As medical marijuana demonstrators waved signs – "Free my medicine!" and "Troops out of Sacramento!" – a co-founder of a Sacramento dispensary raided by U.S. authorities last week protested the action Wednesday in a rally outside the federal courthouse.
"The raid, on a state and locally compliant, not-for-profit collective, is not fair," said Suneet Agarwal, who operated the El Camino Wellness Center along with Nicholas Street. "The federal government's actions are not right and not fair, and all we want is to be treated fairly."
On June 11, Internal Revenue Service and Drug Enforcement Administration agents raided the dispensary, one of the largest in the Sacramento area and the first to be issued a permit under a city regulatory program for medical marijuana establishments.
The IRS seized bank accounts for the dispensary and operators it claimed had taken in more than $870,000 in cumulative deposits between August 2011 and January 2012.
The raid underscored efforts by U.S. authorities to crack down on California dispensaries by employing laws traditionally used to target money transfers by narcotics traffickers.

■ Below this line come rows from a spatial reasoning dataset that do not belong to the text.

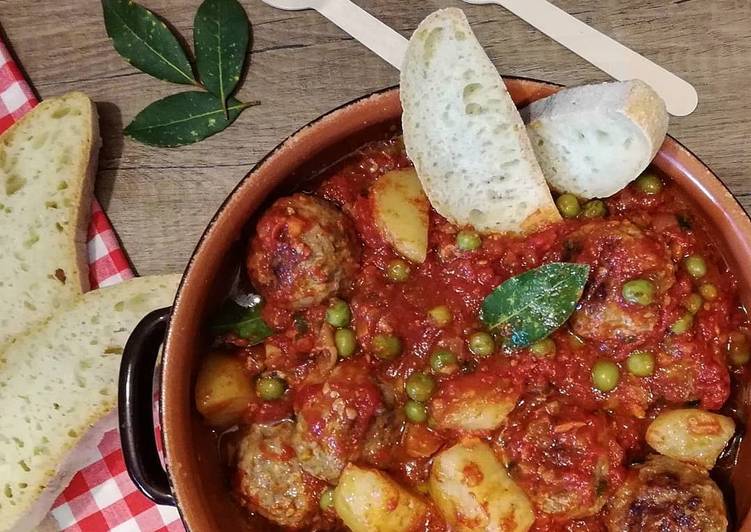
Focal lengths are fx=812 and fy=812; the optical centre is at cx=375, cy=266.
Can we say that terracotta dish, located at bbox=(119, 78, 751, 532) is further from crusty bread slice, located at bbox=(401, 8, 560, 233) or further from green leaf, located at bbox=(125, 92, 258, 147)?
green leaf, located at bbox=(125, 92, 258, 147)

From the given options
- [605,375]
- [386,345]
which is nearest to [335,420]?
[386,345]

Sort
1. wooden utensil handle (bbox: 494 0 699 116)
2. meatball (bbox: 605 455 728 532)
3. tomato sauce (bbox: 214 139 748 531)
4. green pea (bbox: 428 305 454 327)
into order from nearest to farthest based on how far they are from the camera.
Result: 1. meatball (bbox: 605 455 728 532)
2. tomato sauce (bbox: 214 139 748 531)
3. green pea (bbox: 428 305 454 327)
4. wooden utensil handle (bbox: 494 0 699 116)

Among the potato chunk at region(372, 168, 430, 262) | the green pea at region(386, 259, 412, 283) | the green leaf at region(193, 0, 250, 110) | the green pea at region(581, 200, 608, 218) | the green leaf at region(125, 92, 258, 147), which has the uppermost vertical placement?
the green leaf at region(193, 0, 250, 110)

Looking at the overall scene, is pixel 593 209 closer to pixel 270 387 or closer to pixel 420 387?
pixel 420 387

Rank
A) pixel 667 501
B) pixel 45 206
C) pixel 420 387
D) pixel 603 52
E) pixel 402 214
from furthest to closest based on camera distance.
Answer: pixel 45 206 → pixel 603 52 → pixel 402 214 → pixel 420 387 → pixel 667 501

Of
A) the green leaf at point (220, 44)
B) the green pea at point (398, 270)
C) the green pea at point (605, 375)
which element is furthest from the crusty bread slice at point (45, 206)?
the green pea at point (605, 375)

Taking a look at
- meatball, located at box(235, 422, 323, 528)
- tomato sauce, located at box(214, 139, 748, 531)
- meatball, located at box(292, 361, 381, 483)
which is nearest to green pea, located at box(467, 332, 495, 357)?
tomato sauce, located at box(214, 139, 748, 531)
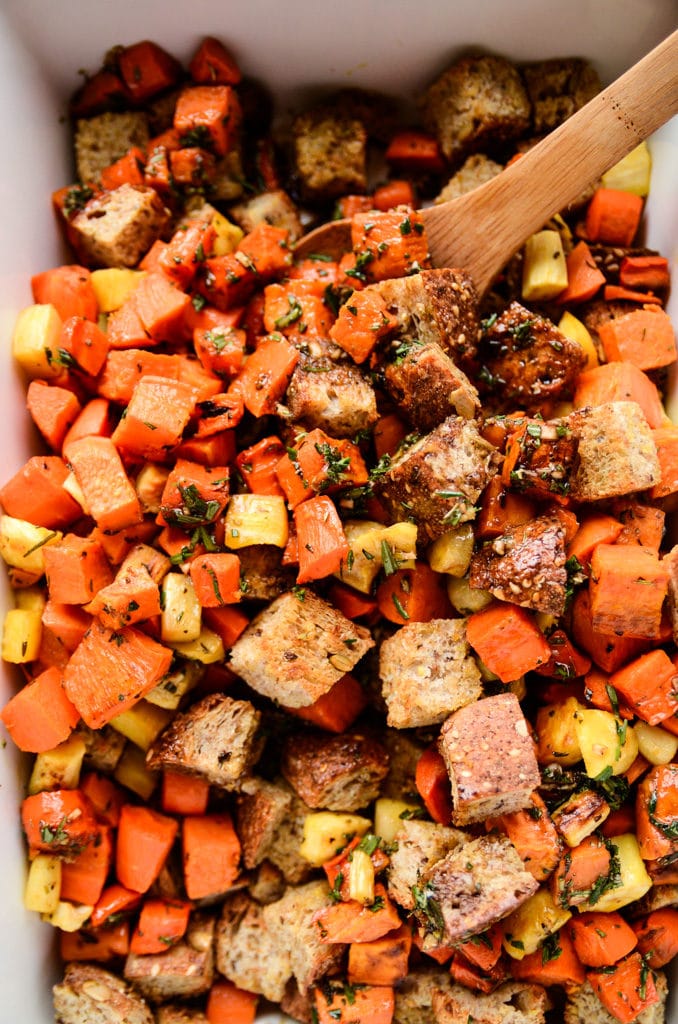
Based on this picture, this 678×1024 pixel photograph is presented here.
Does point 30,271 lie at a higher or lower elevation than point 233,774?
higher

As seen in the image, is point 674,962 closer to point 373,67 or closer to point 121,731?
point 121,731

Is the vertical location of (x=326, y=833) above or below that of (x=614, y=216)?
below

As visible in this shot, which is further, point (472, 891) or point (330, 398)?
point (330, 398)

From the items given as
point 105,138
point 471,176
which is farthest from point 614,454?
point 105,138

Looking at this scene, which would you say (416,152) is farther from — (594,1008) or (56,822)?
(594,1008)

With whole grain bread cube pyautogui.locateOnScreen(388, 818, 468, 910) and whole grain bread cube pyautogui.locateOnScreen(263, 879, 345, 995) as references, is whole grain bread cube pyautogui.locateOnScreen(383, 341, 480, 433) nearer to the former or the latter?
whole grain bread cube pyautogui.locateOnScreen(388, 818, 468, 910)

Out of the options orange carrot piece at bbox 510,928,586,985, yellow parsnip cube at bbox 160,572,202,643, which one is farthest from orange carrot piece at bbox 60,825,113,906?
orange carrot piece at bbox 510,928,586,985

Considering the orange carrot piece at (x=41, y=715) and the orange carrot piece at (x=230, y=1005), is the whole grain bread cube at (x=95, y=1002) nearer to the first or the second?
the orange carrot piece at (x=230, y=1005)

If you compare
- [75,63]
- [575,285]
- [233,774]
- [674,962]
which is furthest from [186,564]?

Since last October, when U.S. prosecutors announced they would target purportedly nonprofit California dispensaries that they charged were "hijacked by profiteers," an estimated 400 dispensaries closed in the state amid threats of prosecution.
The El Camino Wellness Center stayed open and fought an eviction notice by its landlord after Sacramento U.S. Attorney Benjamin Wagner sent a letter threatening seizure of the property.

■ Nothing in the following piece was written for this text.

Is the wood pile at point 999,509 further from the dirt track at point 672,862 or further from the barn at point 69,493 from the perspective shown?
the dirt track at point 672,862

As a few dozen protesters gathered at the U.S. courthouse, Sacramento medical marijuana physician Dr. David Allen called on people serving on juries to refuse to convict defendants in cases involving medical marijuana.
No charges have been filed in the El Camino Wellness case. Still, James Anthony, a land-use attorney who represented the dispensary in its permit process with the city, urged Wagner to "reconsider how it is fair and just to devote this level of law enforcement resources to prosecute dispensaries that are compliant with state law."
Three days after the El Camino Wellness raid, authorities arrested three operators of a chain of medical marijuana stores in Southern California cities of Upland, Colton and Moreno Valley after the operators were indicted on federal drug trafficking charges.
Dan Rush of the United Food and Commercial Workers Union, which represented El Camino Wellness Center workers, said 45 employees lost their jobs in the Sacramento raid. He said dispensary closures have cost about 3,000 total jobs statewide.
At the rally, Rush urged passage of pending legislation, AB 2312, to create statewide regulation for marijuana providers in hopes of curtailing federal raids.
The El Camino raid was also decried by Steve DeAngelo, executive director of the Harborside Health Center in Oakland, billed as the largest in the world. Harborside had been fighting a $2.4 million tax bill sought by the IRS under a tax statute designed to deny business deductions for narcotics traffickers.
"This campaign is being launched and directed by U.S. attorneys," DeAngelo said of the El Camino Wellness case. "Why are they still hanging on to this war on cannabis, which everybody else in this country has abandoned? The American people don't support it anymore."